Kassel
St. Elisabeth
St. Elisabeth in Kassel / kath.
offen
Begleitet von meiner Frau betreten wir diese Kirche, die direkt an den zentralen Documenta-Gebäuden liegt, aber ein selbständiges Kulturprogramm kuratiert. Außen ins Auge fällt sofort die weithin sichtbare Männer-Figur mit ausgestreckten Armen in Kreuzform auf einer goldenen Kugel balancierend im Glockenturm. Ein künstlerisches Zeichen, das jeder für sich interpretieren mag - die Documenta-Chefin 2012 Carolyn Christov-Bakargiev hätte sie gerne verhindert.
Die schlichte Halle ist wieder möbliert. Im vergangenen Jahr haben wir hier während der 15. Documenta auf einem Kunstrasen auf dem Boden liegen können, die Bicke in den imaginären Himmel gerichtet. Aus einer großen Schale in der Mitte durfte sich jeder eine wunderbare Austern-Perle aus reinem Perlmutt mitnehmen. Draußen erinnert immer noch die Wandaufschrift an diese Installation: My Precious Pearl From Paradise.
Jetzt ist niemand da - denken wir. Denn von irgenwo hören wir rituelle Gebete. Sie kommen aus einer Seitenkapelle, in der eine kleine Messe abgehalten wird. Unsichtbar, jedoch ein spiritueller Geist markiert den Anspruch auf diesen Raum. Wir genießen die rituelle Langatmigkeit, gehen aber nach einiger Zeit, um später wieder zu kommen.
Inzwischen ist der Raum ganz frei. Ich setze mich auf einen der gepolsterten Priesterhocker und fühle mich ebenso frei, den Raum zu spielen: Konstruktivismus ist das Thema.
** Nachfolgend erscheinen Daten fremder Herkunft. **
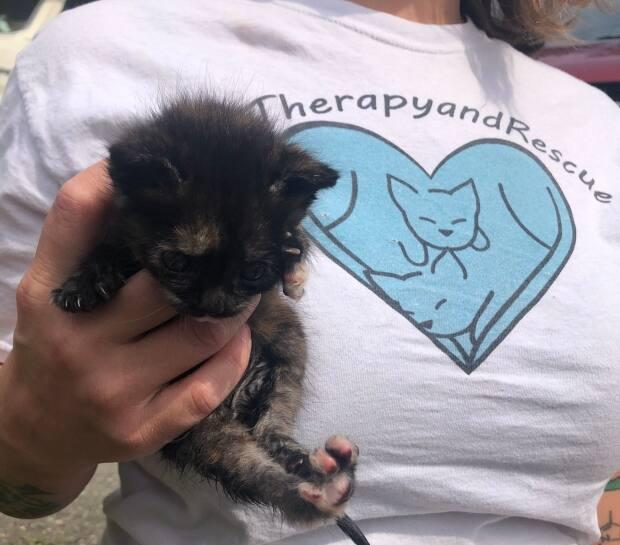 A volunteer with the Cat Therapy and Rescue Society holds one of the kittens that the organization helped relocate on Friday. (Submitted by Melina Csontos - image credit)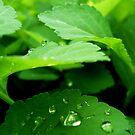 Morning dew 4 by ciriva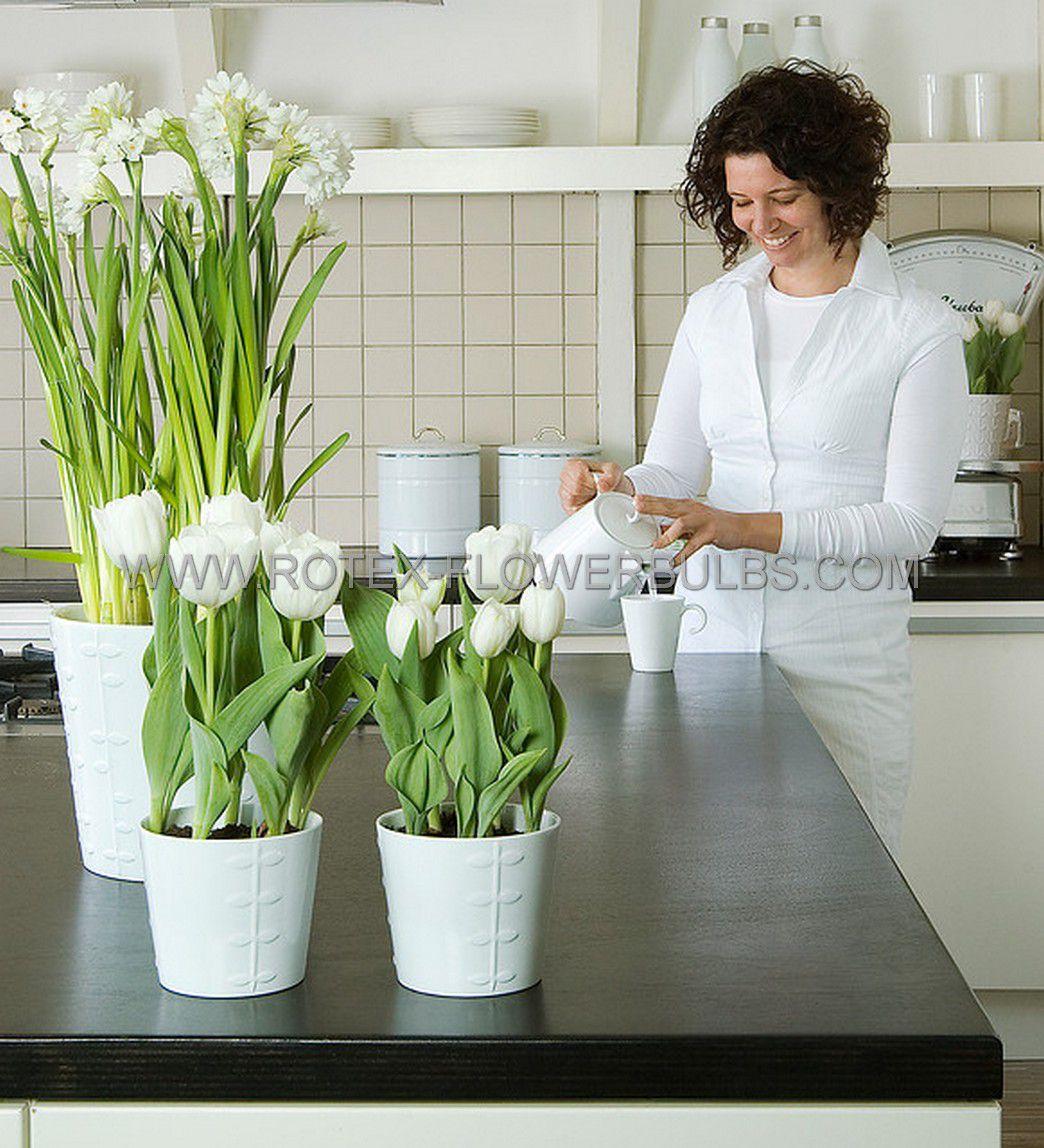 tulipa triumph white dream 12 cm 100 pbinbox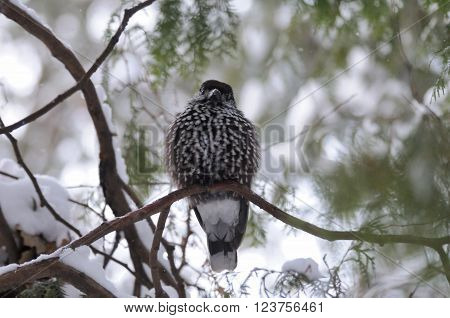 Perching Spotted nutcracker (Nucifraga caryocatactes) in winter forest. Moscow region Russia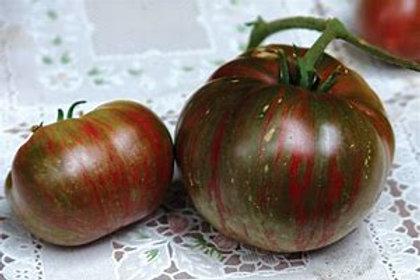 Fred's Tie-Dye Tomato (Dwarf)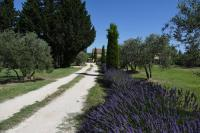gite Barbentane Vacances en Provence LaBimarde.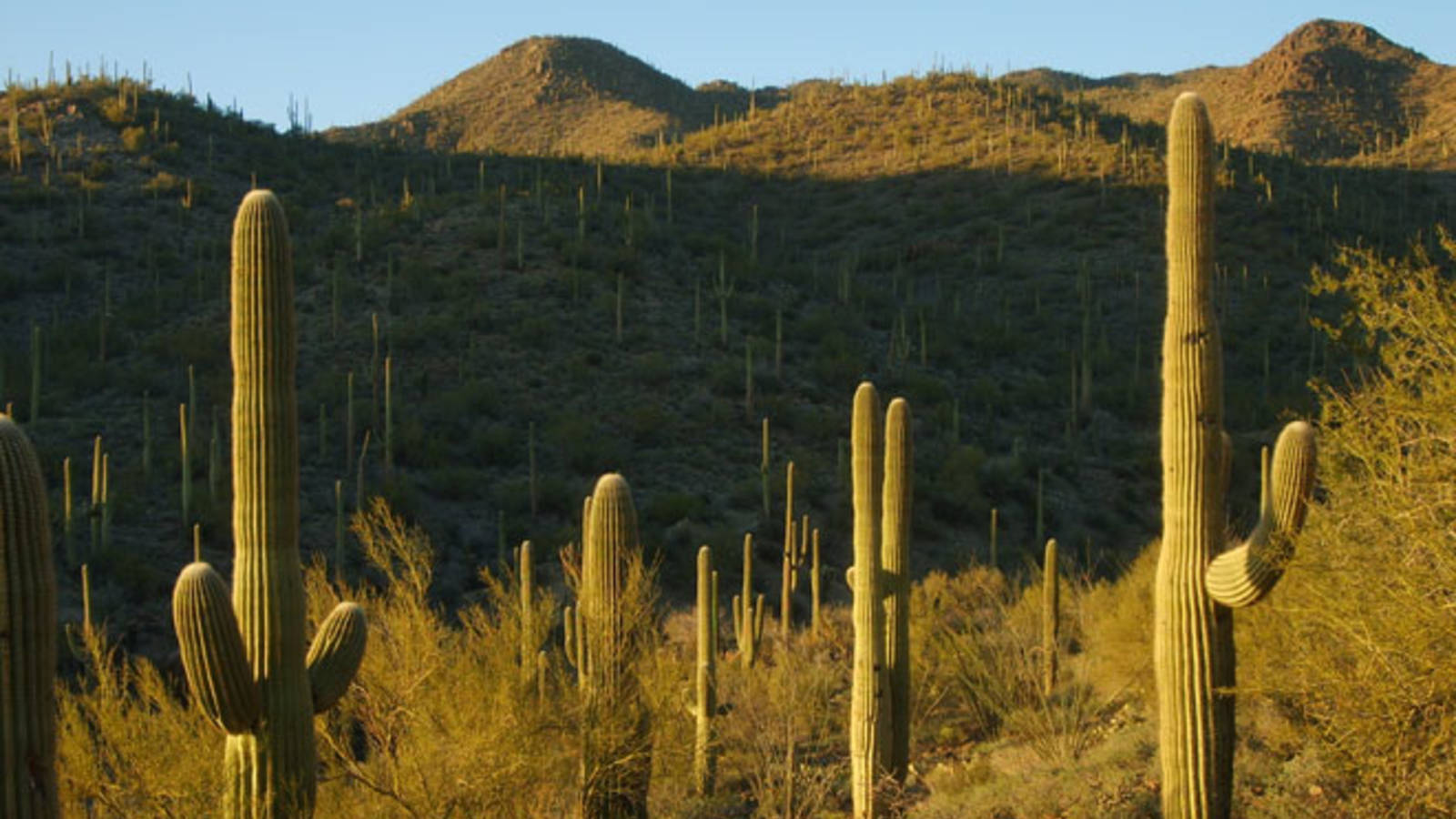 Trading Desk Time for Desert Time at Saguaro National Park 1600x900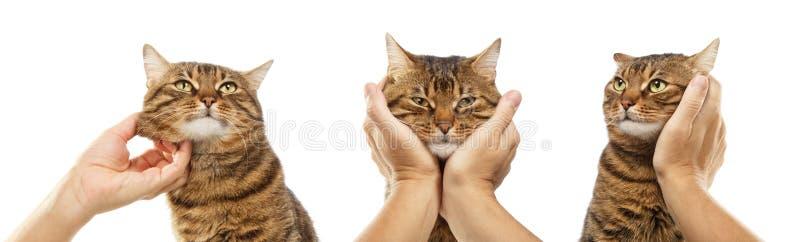 Olikt poserar av den randiga katten som isoleras på vit bakgrund arkivbild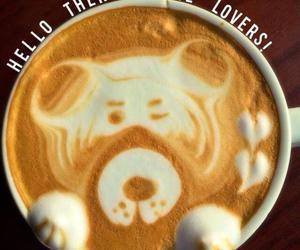 bear, coffee lovers, and coffee image
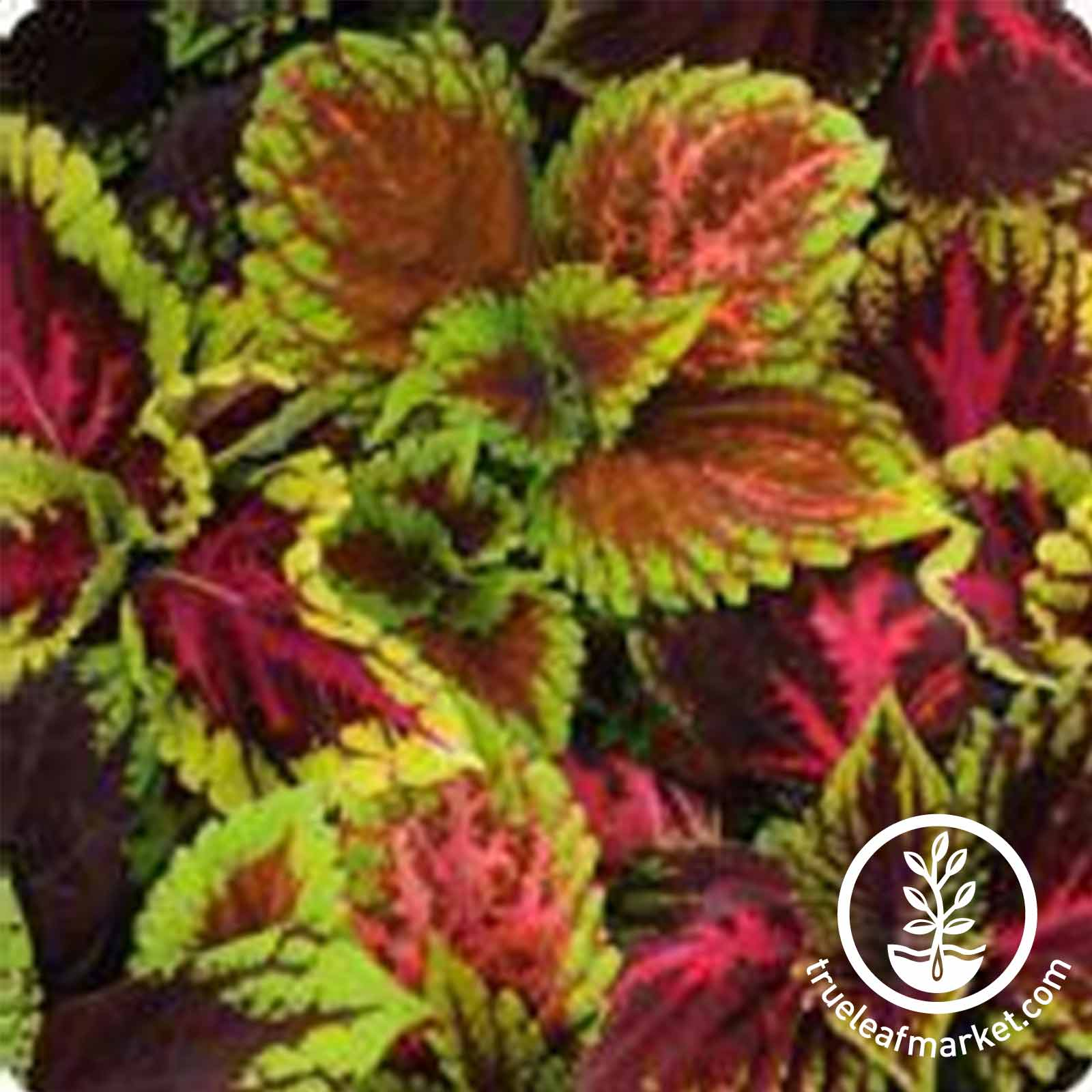 Coleus Kong Series Empire Mix Seed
Die rechteckige Halle mit ihrem flachen Satteldach will sich befreien von alten Gestaltungsvorstellungen der göttlichen Macht und Herrlichkeit. Hier wird zurückgebeamt auf einfache Grundstrukturen, in denen der Mensch sein Potenzial konstruieren darf.
So erfinde ich Töne, Linien, Konstrukte auf musikalischer Ebene und bin dankbar für die Animation dieses Raumes.
Eine Familie - möglicherweise Ukrainer - betritt die Kirche, hört eine Weile zu, zündet Kerzen an und geht wieder. Vielleicht waren ihnen meine musikalischen Gedanken zu strange.
Auch in der Nebenkapelle lasse ich mich inspirieren. Rituelle, tiefe Klänge, Gemurmel, kommt dabei heraus und schwappt subtil in die großen Kirchenhalle über.